EXERCISES
a - Pull out the passage of the Phrygian mode forum thread between "E gets treated" and "swapped for a VI7.", inclusive, copying it word for word.
b - Carry on the forum discussion of the Phrygian mode from the point where it stops.

TEXT EXTRACT

————————

Right, that's my whole point. You basically said the phyrgian loses it's character over the C Am Dm G progression into a tonic context and I'm not disputing that.

I'm talking bout two different things. One is that in early to mid classical music, the mediant does not substitue for the tonic.

Second is I'm providing a different example where the phrygian retains it's character.

I'm not necessarily talking jazz although, Miles and Chick were able to use phrygian in a jazzy style.

Play my example progression and improve phrygian and you'll hear it immediately. The context of the phyrgian changes dramatically than over the C Am Dm G.

You can substitute Em in my example progression. You can also keep the E major chord and flirt with G to G# in the scale. Fun stuff.

This will work in rock, jazz & classical.

Ed DeGenaro
11-04-2004, 11:36 AM
Originally posted by lhallam
Right, that's my whole point. You basically said the phyrgian loses it's character over the C Am Dm G progression into a tonic context and I'm not disputing that.

I'm talking bout two different things. One is that in early to mid classical music, the mediant does not substitue for the tonic.

Second is I'm providing a different example where the phrygian retains it's character.

I'm not necessarily talking jazz although, Miles and Chick were able to use phrygian in a jazzy style.

Play my example progression and improve phrygian and you'll hear it immediately. The context of the phyrgian changes dramatically than over the C Am Dm G.

You can substitute Em in my example progression. You can also keep the E major chord and flirt with G to G# in the scale. Fun stuff.

This will work in rock, jazz & classical.
FWIW to me that progression is as garden variet minor as it comes. As in V-i-bVI(sub for iv) in minor.
E gets treated as a dominant. Screams for harmonic minor.

cameron
11-04-2004, 11:45 AM
This is a very interesting discussion. But I have a question that goes back to the points raised in the first post to this thread.

It's relatively common, in a I - vi - ii - V type or progression, for the vi to be swapped for a VI7.

In the terms of this discussion what is the role of such a VI7 chord?

dumb donnie
11-04-2004, 11:55 AM
You mentioned earlier that this stuff is just the very basic foundation for this view, where can I find some more advanced stuff? Any books or sites that go into more detail?

Tag
11-04-2004, 11:58 AM
Originally posted by lhallam
Right, that's my whole point. You basically said the phyrgian loses it's character over the C Am Dm G progression into a tonic context and I'm not disputing that.

————————

RECORDED DATA
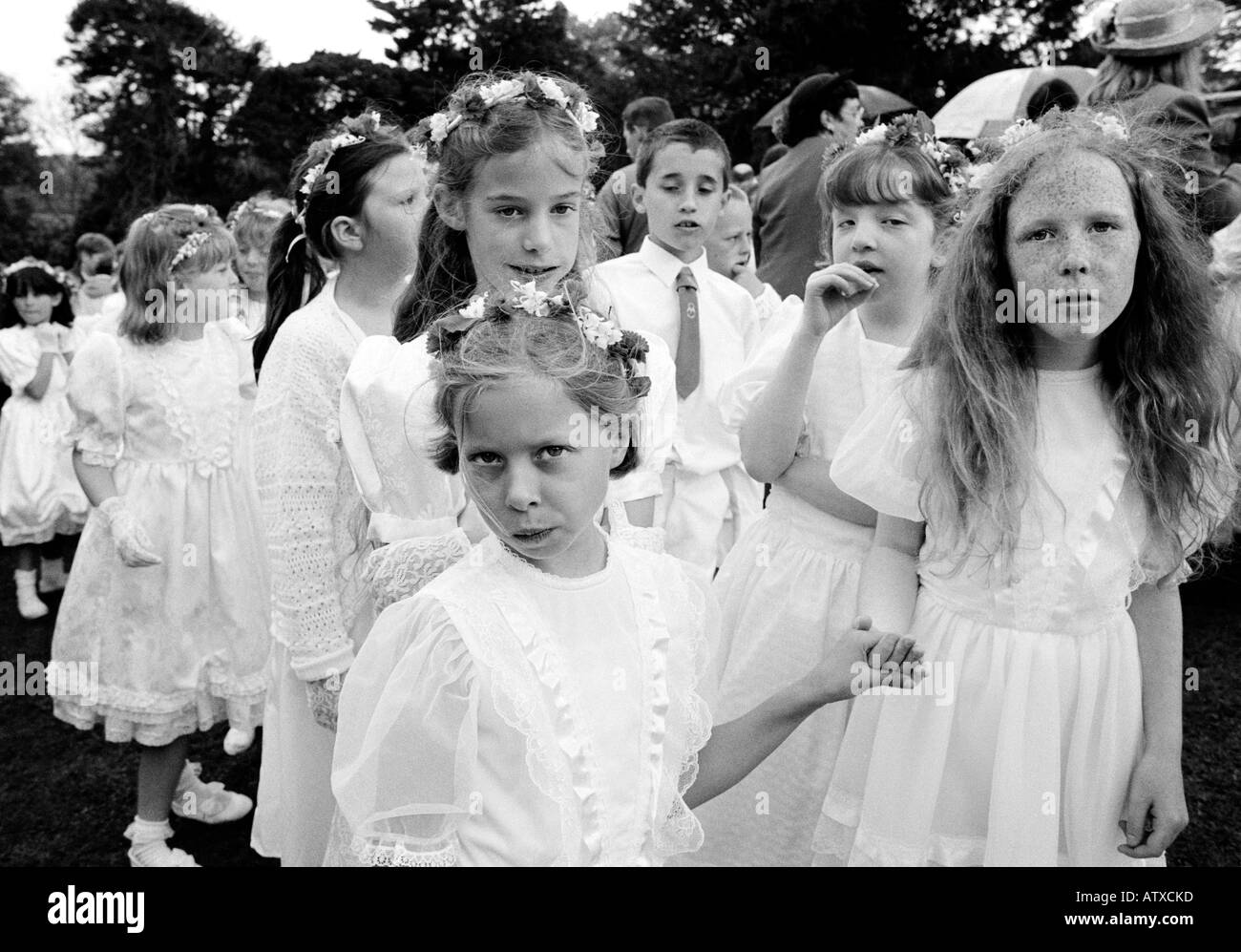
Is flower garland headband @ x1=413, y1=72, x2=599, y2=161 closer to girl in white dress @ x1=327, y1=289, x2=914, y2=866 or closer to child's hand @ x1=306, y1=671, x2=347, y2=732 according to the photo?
girl in white dress @ x1=327, y1=289, x2=914, y2=866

————————

RESPONSES BY TASK
a -
E gets treated as a dominant. Screams for harmonic minor.

cameron
11-04-2004, 11:45 AM
This is a very interesting discussion. But I have a question that goes back to the points raised in the first post to this thread.

It's relatively common, in a I - vi - ii - V type or progression, for the vi to be swapped for a VI7.

b -
I'm talking bout two different things. One is that in early to mid classical music, the mediant does not substitue for the tonic.

Second is I'm providing a different example where the phrygian retains it's character.

I'm not necessarily talking jazz although, Miles and Chick were able to use phrygian in a jazzy style.

Play my example progression and improve phrygian and you'll hear it immediately. The context of the phyrgian changes dramatically than over the C Am Dm G.

You can substitute Em in my example progression. You can also keep the E major chord and flirt with G to G# in the scale. Fun stuff.

This will work in rock, jazz & classical.

The way you are looking at it, you are making the Emin the I chord. You are now in an E minor tonality, so naturally it is going to be different than when its a III chord. (C Maj tonality) It seems you are TRYING to get everything into one key, which is what I am trying to get away from! I would also play that E minor as dorian, and use A7, Gmaj7, and Db-7b5 over the Emin. (all related minor tonic sounds now!) Then when it went to A minor, the C# note moves down a 1\2 step to C, giving a nice resolution. I always try and set up as many 1\2 step resolutions as possible. I would hear this as playing A7 over the E minor, then just changing to A min7 on the A- chord.

Ed DeGenaro
11-04-2004, 11:59 AM
Originally posted by cameron
This is a very interesting discussion. But I have a question that goes back to the points raised in the first post to this thread.

It's relatively common, in a I - vi - ii - V type or progression, for the vi to be swapped for a VI7.

In the terms of this discussion what is the role of such a VI7 chord?
It's called a secondary dominant. Meaning it's the V chord that leads to the ii.
Any chord can have a secondary dominant. And it functions like the V chord in its key.
In other words...I-VI-ii-V
say in C...Cmaj-A7-Dm-G.
You'd play A mixolydian (D major), A phrygian dominant (D harmonic minor), A Blues, etc... over it.

Tag
11-04-2004, 12:02 PM
Originally posted by cameron
This is a very interesting discussion. But I have a question that goes back to the points raised in the first post to this thread.

It's relatively common, in a I - vi - ii - V type or progression, for the vi to be swapped for a VI7.

In the terms of this discussion what is the role of such a VI7 chord?

You can always do that when the root is moving down a fifth or down a 1\2 step. (other places too) You are just approaching the new chord from its dominant 5 chord. You can also make the II chord a 7, approaching the V from its dom V chord. You can then add as many 5 chords or tritone subs to any of these as you want.

Tag
11-04-2004, 12:11 PM
Originally posted by Ed DeGenaro
It's called a secondary dominant. Meaning it's the V chord that leads to the ii.
Any chord can have a secondary dominant. And it functions like the V chord in its key.
In other words...I-VI-ii-V
say in C...Cmaj-A7-Dm-G.
You'd play A mixolydian (D major), A phrygian dominant (D harmonic minor), A Blues, etc... over it.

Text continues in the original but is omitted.